_Exercices à faire_.
1) D'après le texte du document, qui est l'ambassadeur de France à Bonn ?
2) Relevez toutes les personnes désignées par leur nom dans le texte du document.
3) Modifiez le texte du document : recopiez tout ce qui va de « Sentant l’esprit du » jusqu'à « partie du territoire. », en remplaçant « pavillon national » par « drapeau tricolore ».

_Texte du document_.
————

De Gaulle Intime : Un Aide De Camp Raconte. Mémoires
j’entre à mon tour pour recevoir les ordres. Je joins François Seydoux, notre ambassadeur à Bonn.
Il doit informer le gouvernement allemand de la présence du président de la République française sur son sol et venir en consultation à Baden. À cet effet, un hélicoptère doit lui être envoyé.
De Gaulle me fait alors asseoir, procédure inhabituelle et rarissime à l’égard de ses aides de camp en uniforme, indiquant par là qu’il s’agit d’une consultation de François Flohic.
— Que va-t-il se passer maintenant ?
Sentant l’esprit du Général encore en balance, je m’avance franchement :
— Dès l’instant que vous êtes dans une enceinte militaire bien pourvue en moyens de communication puissants que ne peuvent contrôler les grévistes, les choses mes paraissent plus aisées.
— C’est vrai ! Mais maintenant que je ne suis plus sur le territoire français, le Conseil constitutionnel va constater ma déchéance.
Je fais remarquer, sans en être bien convaincu, qu’il est encore en territoire français puisque le pavillon national flotte au mât de la pelouse de Massu. Je raisonne évidemment par analogie avec les bâtiments de la Marine, lesquels où qu’ils se trouvent font partie du territoire.
Je lui rappelle que le président du Conseil constitutionnel Palewski lui est foncièrement fidèle, qu’il ne saurait prendre cette initiative sans sa déclaration. Et que si la pression devenait trop forte pour qu’il élude plus longtemps la question, on peut encore compter sur lui pour gagner le maximum de temps.
— Mais que peut-on faire ?
— Agir.
— Par exemple ?
— La France dans son ensemble est pour son président. Il faut la remettre au travail en reprenant les usines une par une. De toutes les façons, pour moi, le général de Gaulle ne peut descendre de la scène de l’Histoire sans combattre jusqu’au bout !
— Je pourrais aller à Strasbourg, mais quel serait l’accueil ?
— Je peux me renseigner, j’y ai des amis sûrs.

————

_Données fournies_.
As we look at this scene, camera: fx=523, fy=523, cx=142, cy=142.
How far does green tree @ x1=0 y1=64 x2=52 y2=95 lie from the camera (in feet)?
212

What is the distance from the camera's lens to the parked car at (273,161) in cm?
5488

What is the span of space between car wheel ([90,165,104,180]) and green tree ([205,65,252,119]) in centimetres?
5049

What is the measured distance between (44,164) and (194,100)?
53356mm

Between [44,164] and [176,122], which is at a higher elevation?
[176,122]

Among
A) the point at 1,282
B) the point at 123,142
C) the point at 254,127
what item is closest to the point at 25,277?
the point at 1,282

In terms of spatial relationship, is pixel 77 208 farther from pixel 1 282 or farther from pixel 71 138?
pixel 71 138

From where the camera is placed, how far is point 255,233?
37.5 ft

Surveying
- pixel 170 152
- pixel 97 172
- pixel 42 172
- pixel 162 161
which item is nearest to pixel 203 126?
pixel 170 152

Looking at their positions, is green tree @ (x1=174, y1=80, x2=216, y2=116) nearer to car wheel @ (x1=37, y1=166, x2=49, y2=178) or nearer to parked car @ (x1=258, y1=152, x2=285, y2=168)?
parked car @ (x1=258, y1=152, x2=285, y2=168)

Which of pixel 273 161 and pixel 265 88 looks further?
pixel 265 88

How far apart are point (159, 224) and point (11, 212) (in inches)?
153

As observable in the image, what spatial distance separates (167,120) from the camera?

————

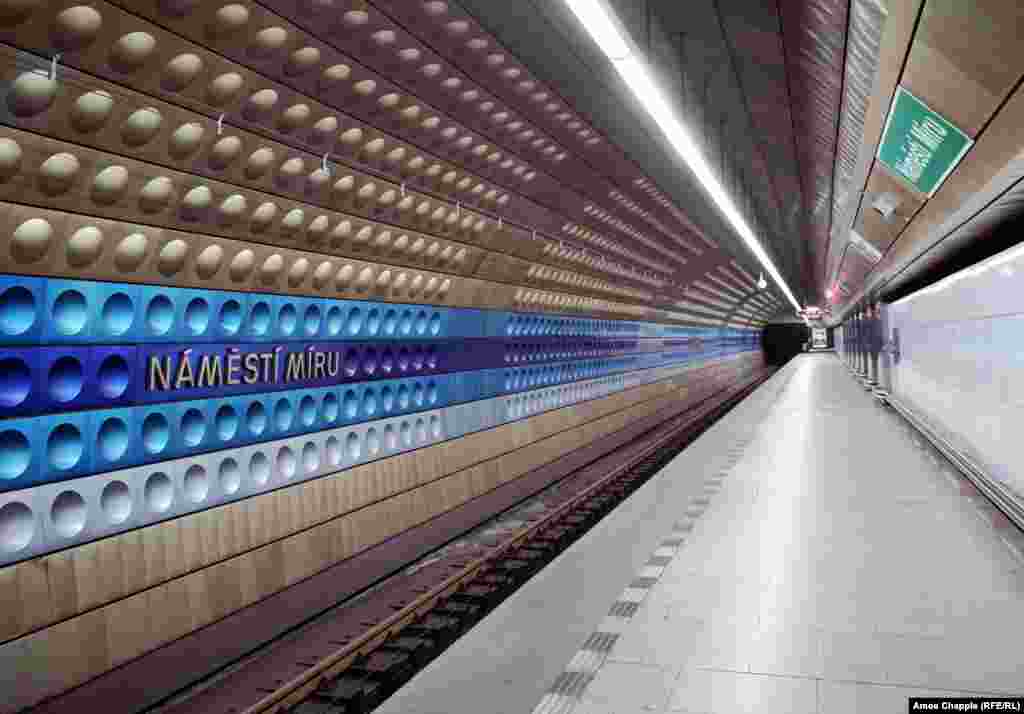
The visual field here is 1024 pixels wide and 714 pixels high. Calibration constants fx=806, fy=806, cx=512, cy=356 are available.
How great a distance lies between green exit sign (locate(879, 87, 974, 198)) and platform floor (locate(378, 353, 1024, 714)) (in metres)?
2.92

————

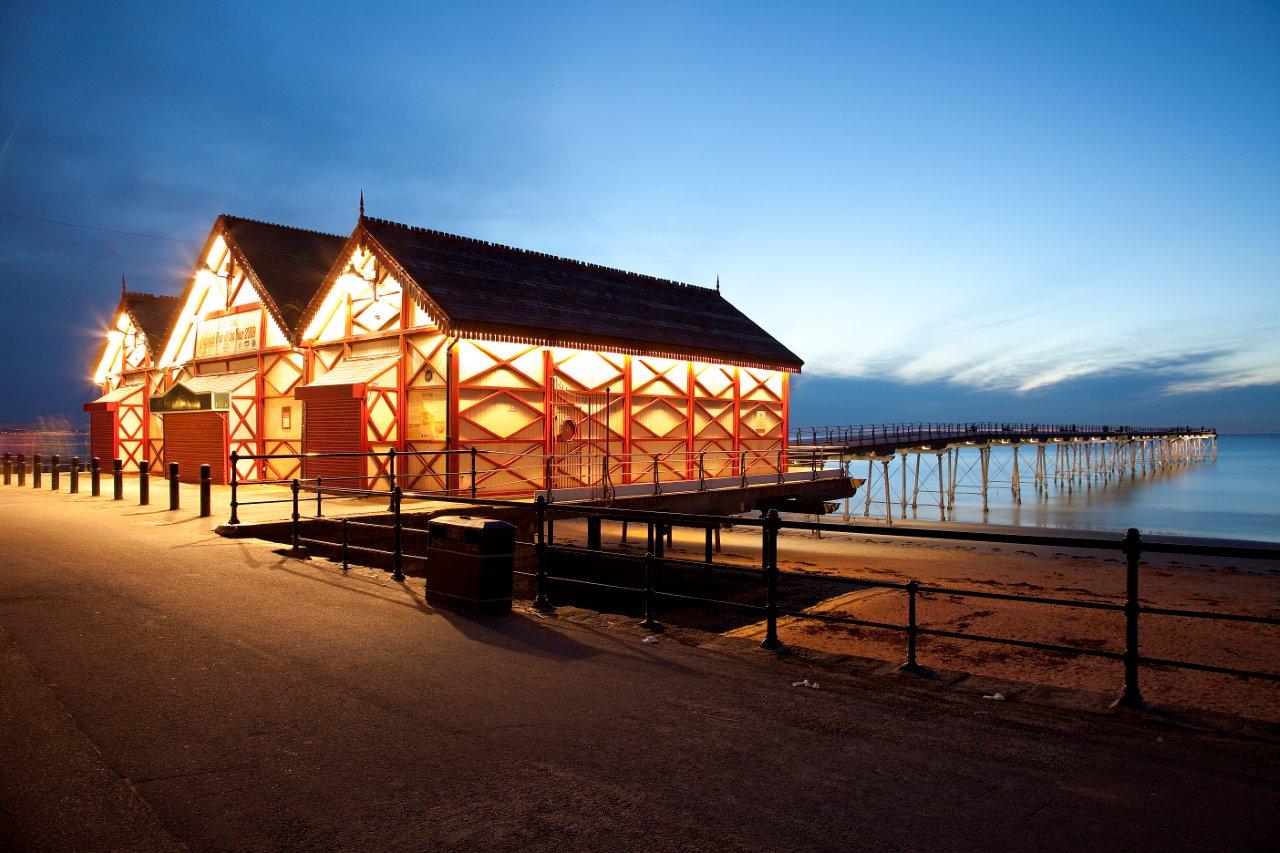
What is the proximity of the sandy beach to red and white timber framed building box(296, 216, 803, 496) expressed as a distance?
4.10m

————

_Les réponses_.
1) François Seydoux.

2) François Seydoux, de Gaulle, François Flohic, Massu, Palewski

3)
Sentant l’esprit du Général encore en balance, je m’avance franchement :
— Dès l’instant que vous êtes dans une enceinte militaire bien pourvue en moyens de communication puissants que ne peuvent contrôler les grévistes, les choses mes paraissent plus aisées.
— C’est vrai ! Mais maintenant que je ne suis plus sur le territoire français, le Conseil constitutionnel va constater ma déchéance.
Je fais remarquer, sans en être bien convaincu, qu’il est encore en territoire français puisque le drapeau tricolore flotte au mât de la pelouse de Massu. Je raisonne évidemment par analogie avec les bâtiments de la Marine, lesquels où qu’ils se trouvent font partie du territoire.